SOURCE:

Dictionary of Polling: The Language of Contemporary Opinion Research

By Michael L. Young | Go to book overview

G

GENDER GAP Political differences between men and women--specifically, differences in voting patterns and in public opinions. The gender gap is measured by polling. In fact, we would have no evidence of the gender gap, but for polls--especially exit polls, which show how people actually voted and suggest what motivated them ( M. L. Young, 1987:86). Since 1980, these polls have consistently disclosed two key differences linked to gender. First, women are more likely than men to vote for Democratic candidates; and second, women hold different opinions than men on a number of domestic and foreign issues. These differences--both the pro-Democratic voting and the issue differences--are on the order of 5 to 10 percentage points ( Asher, 1988:187-191).

The gender gap shows up in virtually every social and political group, but it is most pronounced among westerners, younger women, whites, and unmarried voters. The latter group is particularly important, registering a gender gap two to three times larger than among the overall population.

SUPPLIED ENTRIES:
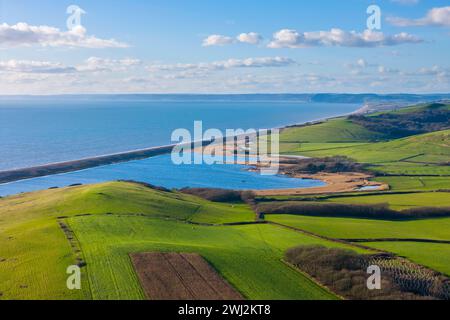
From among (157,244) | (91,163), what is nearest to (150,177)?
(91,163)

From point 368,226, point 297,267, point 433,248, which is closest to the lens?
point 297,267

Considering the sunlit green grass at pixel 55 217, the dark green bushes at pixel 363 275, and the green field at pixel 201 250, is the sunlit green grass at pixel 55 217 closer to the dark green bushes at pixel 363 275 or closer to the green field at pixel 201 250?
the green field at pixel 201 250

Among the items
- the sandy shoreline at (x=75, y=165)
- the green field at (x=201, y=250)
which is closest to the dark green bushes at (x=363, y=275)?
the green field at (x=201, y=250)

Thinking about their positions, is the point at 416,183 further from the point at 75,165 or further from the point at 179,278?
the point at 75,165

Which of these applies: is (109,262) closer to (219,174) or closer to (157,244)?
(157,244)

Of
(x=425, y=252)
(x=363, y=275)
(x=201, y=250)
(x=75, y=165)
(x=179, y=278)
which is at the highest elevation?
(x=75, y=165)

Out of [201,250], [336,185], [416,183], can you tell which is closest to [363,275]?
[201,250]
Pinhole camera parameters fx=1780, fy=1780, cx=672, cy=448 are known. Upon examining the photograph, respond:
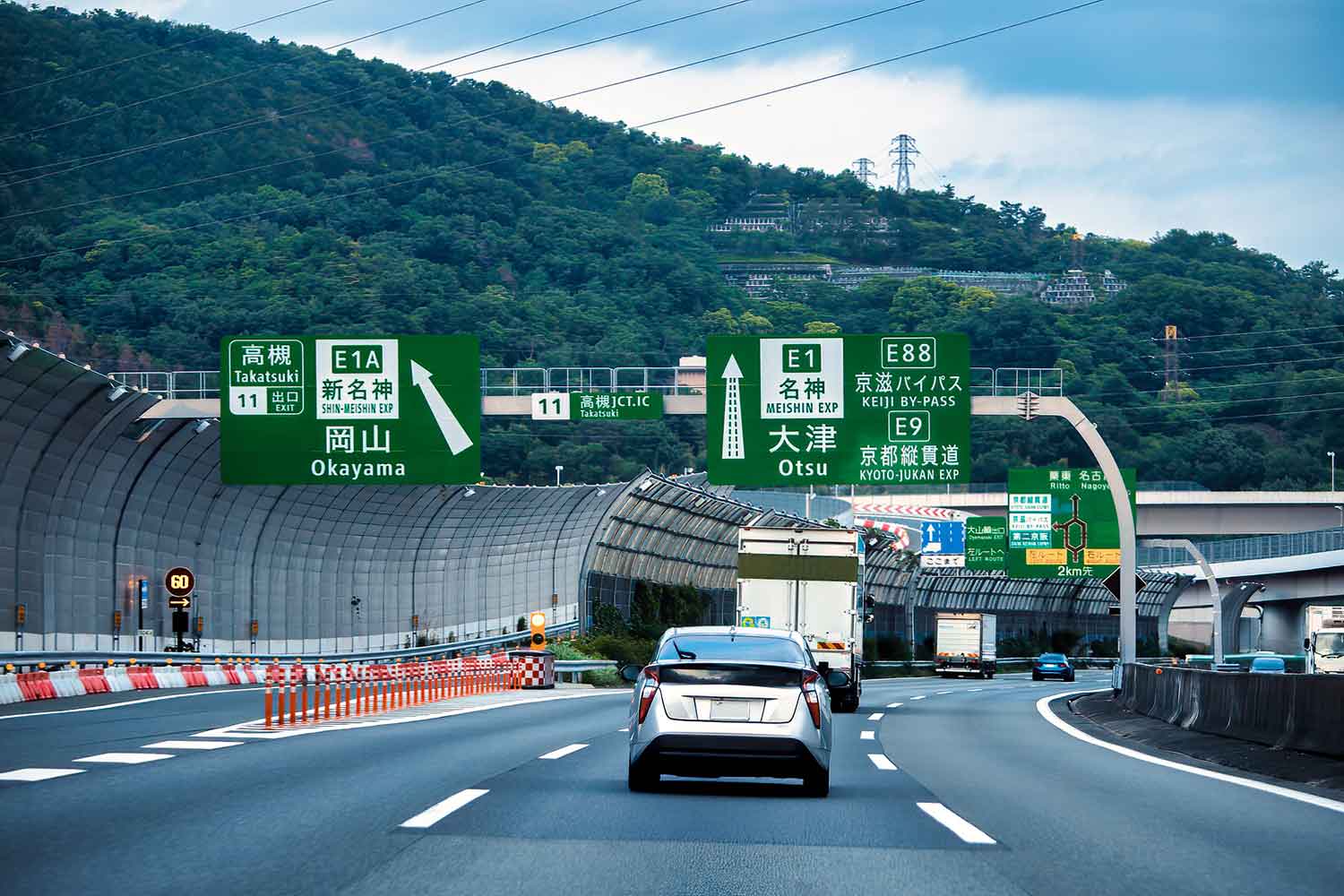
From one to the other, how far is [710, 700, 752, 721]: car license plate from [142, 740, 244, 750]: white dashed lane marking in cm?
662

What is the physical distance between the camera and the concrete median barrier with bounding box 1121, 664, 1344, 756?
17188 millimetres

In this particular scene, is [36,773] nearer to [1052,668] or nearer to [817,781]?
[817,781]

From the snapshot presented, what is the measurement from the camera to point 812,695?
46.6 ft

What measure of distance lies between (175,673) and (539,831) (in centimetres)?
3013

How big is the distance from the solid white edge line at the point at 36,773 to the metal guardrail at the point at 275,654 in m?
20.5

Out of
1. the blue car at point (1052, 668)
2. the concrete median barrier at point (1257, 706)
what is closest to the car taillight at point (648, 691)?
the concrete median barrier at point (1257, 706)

PROBLEMS AND TASKS:
[1] Return the passage of the gender gap entry between "The gender gap shows" and "the overall population.", inclusive.
[2] Condense the paragraph of the gender gap entry that begins "The gender gap shows up" into a short bulleted list that keeps its main facts.
[3] Please write the next part of the gender gap entry, picking up after its final sentence.

ANSWERS TO EACH TASK:
[1]
The gender gap shows up in virtually every social and political group, but it is most pronounced among westerners, younger women, whites, and unmarried voters. The latter group is particularly important, registering a gender gap two to three times larger than among the overall population.

[2]
- The gender gap appears in virtually every social and political group.
- It is most pronounced among westerners, younger women, whites, and unmarried voters.
- Among unmarried voters, it is two to three times larger than in the overall population.

[3]
Six prominent gender gap issues separate men and women. Three of these-- increased defense spending, nuclear power, and the death penalty--are more opposed by women than by men. The other three--gun control, social security, and arms control--are more favored by women than by men ( Heidepriem and Lake, 1987:6-7). The so-called women's issues--the ERA, reproductive choice, and sexual discrimination--also show a gender gap, but one not as wide as on some other issues.

There is no settled explanation for the gender gap. One popular idea is that the women's vote is motivated by economics. Women, according to this view, have been more harshly treated economically than men, so they are simply pursuing their economic interests in the candidates they vote for and the issues they support ( Frankovic, 1982:431-448).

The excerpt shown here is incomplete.